Mace Rothenberg, MD
The FDA has granted a breakthrough therapy designation to crizotinib (Xalkori) as a potential treatment for patients with ROS1
-positive non–small cell lung cancer (NSCLC), based on phase I findings published in the New England Journal of Medicine
In the study, treatment with crizotinib demonstrated an overall response rate (ORR) of 72% in patients with ROS1
-rearranged NSCLC. The median progression-free survival (PFS) with crizotinib was 19.2 months. At a median follow-up for overall survival (OS) of 16.4 months, the 12-month OS rate was 85%. The median had not been reached.
“We are excited that the FDA has granted breakthrough therapy designation for Xalkori as a potential treatment for patients with ROS1
-positive NSCLC,” said Mace Rothenberg, MD, senior vice president of Clinical Development and Medical Affairs and chief medical officer for Pfizer Oncology, the company developing the drug. “Xalkori pioneered precision medicine for ALK-positive metastatic NSCLC, and ROS1
represents a second molecular subgroup of NSCLC in which Xalkori has demonstrated a level of anti-tumor activity that can potentially make a real difference for patients.”
In the phase I trial, 50 patients at a median age of 53 were treated with crizotinib at 250 mg twice daily in a continuous 28-day cycle. A majority of patients had an ECOG performance status of 0 or 1 (98%), had never smoked (78%), and had adenocarcinoma histology (98%).ROS1
rearrangements were confirmed in all but one patient using a break-apart FISH assay, with the remaining patient identified by RT-PCR. The majority of patients (86%) had received previous treatment, with 44% having received more than 1 prior therapy.
The ORR of 72% was comprised of 3 complete responses (6%) and 33 partial responses (66%). The median time to first response was 7.9 weeks and the median duration of response was 17.6 months. Nine patients (18%) had stable disease following treatment. At the time of the analysis, 64% of patients were still responding to therapy.
Crizotinib’s safety profile was similar to previous studies in patients with ALK
-rearranged NSCLC, the authors noted. The most common events with crizotinib were visual impairment (82%), diarrhea (44%), nausea (40%), peripheral edema (40%), constipation (34%), vomiting (34%), an elevated aspartate aminotransferase level (22%), fatigue (20%), dysgeusia (18%), and dizziness (16%).
The most common grade 3 adverse events were hypophosphatemia (10%), neutropenia (10%), and an elevated alanine aminotransferase level (4%). Additionally, one patient (2%) discontinued crizotinib because of treatment-related nausea.

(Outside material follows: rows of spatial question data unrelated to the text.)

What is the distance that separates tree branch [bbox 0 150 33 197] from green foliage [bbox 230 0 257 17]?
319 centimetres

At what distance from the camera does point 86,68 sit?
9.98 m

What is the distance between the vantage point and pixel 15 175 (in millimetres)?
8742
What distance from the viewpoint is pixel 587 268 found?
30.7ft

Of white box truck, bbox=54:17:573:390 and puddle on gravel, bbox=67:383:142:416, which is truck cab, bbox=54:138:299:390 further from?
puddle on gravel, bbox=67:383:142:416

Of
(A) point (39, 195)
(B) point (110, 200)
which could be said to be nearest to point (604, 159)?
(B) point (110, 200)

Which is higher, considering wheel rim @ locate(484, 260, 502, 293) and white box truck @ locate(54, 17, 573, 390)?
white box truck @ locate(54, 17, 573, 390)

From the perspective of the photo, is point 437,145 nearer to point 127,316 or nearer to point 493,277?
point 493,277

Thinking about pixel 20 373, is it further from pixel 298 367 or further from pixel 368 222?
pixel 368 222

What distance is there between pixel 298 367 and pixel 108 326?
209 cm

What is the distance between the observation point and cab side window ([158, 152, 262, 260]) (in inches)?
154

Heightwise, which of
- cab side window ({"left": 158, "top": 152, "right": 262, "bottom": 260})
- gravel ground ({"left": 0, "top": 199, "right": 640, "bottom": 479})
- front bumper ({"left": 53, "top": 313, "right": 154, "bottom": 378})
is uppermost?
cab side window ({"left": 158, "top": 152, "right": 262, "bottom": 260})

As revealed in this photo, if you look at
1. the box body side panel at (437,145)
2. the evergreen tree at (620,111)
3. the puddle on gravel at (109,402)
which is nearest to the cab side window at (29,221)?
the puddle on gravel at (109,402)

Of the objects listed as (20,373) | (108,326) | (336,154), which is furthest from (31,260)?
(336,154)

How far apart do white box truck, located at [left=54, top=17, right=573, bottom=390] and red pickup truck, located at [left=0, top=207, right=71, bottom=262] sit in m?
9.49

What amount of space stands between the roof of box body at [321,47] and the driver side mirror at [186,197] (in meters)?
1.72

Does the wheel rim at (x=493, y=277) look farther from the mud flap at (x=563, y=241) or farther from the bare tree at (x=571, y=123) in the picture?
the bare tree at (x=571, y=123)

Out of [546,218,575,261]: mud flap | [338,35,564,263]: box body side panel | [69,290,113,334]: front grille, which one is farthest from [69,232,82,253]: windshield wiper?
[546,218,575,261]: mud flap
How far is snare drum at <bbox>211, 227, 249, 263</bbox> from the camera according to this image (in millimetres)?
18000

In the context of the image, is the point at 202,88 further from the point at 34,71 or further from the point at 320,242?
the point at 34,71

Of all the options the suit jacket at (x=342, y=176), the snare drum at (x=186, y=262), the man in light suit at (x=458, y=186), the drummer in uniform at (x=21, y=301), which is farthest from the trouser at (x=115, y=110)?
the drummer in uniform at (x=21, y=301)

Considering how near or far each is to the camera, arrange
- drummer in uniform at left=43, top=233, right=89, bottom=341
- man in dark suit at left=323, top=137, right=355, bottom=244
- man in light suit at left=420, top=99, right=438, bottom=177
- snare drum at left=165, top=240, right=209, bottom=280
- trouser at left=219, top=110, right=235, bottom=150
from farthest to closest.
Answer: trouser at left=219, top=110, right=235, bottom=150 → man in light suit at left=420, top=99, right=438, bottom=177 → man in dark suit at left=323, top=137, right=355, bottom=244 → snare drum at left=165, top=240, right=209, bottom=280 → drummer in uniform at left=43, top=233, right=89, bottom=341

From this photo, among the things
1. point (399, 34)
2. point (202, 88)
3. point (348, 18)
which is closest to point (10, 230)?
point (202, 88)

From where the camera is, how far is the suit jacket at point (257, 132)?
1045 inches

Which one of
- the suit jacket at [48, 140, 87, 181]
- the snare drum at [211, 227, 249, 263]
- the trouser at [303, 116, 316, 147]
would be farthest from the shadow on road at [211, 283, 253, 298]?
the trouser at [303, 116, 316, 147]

“Prior to this study, there were a handful of reports describing marked responses to crizotinib in individual patients with ROS1
-positive lung tumors,” lead author Alice T. Shaw, MD, PhD, from the Massachusetts General Hospital Cancer Center, said when the NEJM
results were published. “This is the first definitive study to establish crizotinib’s activity in a large group of patients with ROS1-positive lung cancer and to confirm that ROS1 is a bona fide therapeutic target in those patients.”
The FDA granted an accelerated approval to crizotinib as a treatment for patients with ALK-rearranged NSCLC in 2011, based on an ORR of up to 61%. In November 2013, a full approval was granted to the drug following the demonstration of improvement in PFS and ORR when compared with chemotherapy.
Pfizer plans to work closely with the FDA to "provide the information needed to support a potential regulatory submission," according to a statement from the company.
While crizotinib is not currently approved as a treatment for patients with ROS1-rearranged NSCLC, evidence from a variety of studies has eluded to its efficacy in this space. NCCN guidelines recommend treatment with crizotinib for patients with advanced NSCLC who harbor a ROS1 rearrangement, which occurs in approximately 1% of patients.
Shaw AT, Ou S-HI, Bang Y-J, et al. Crizotinib in ROS1-Rearranged Non–Small-Cell Lung Cancer [published online ahead of print October 4, 2014]. N Engl J Med. doi:10.1056/NEJMoa1406766.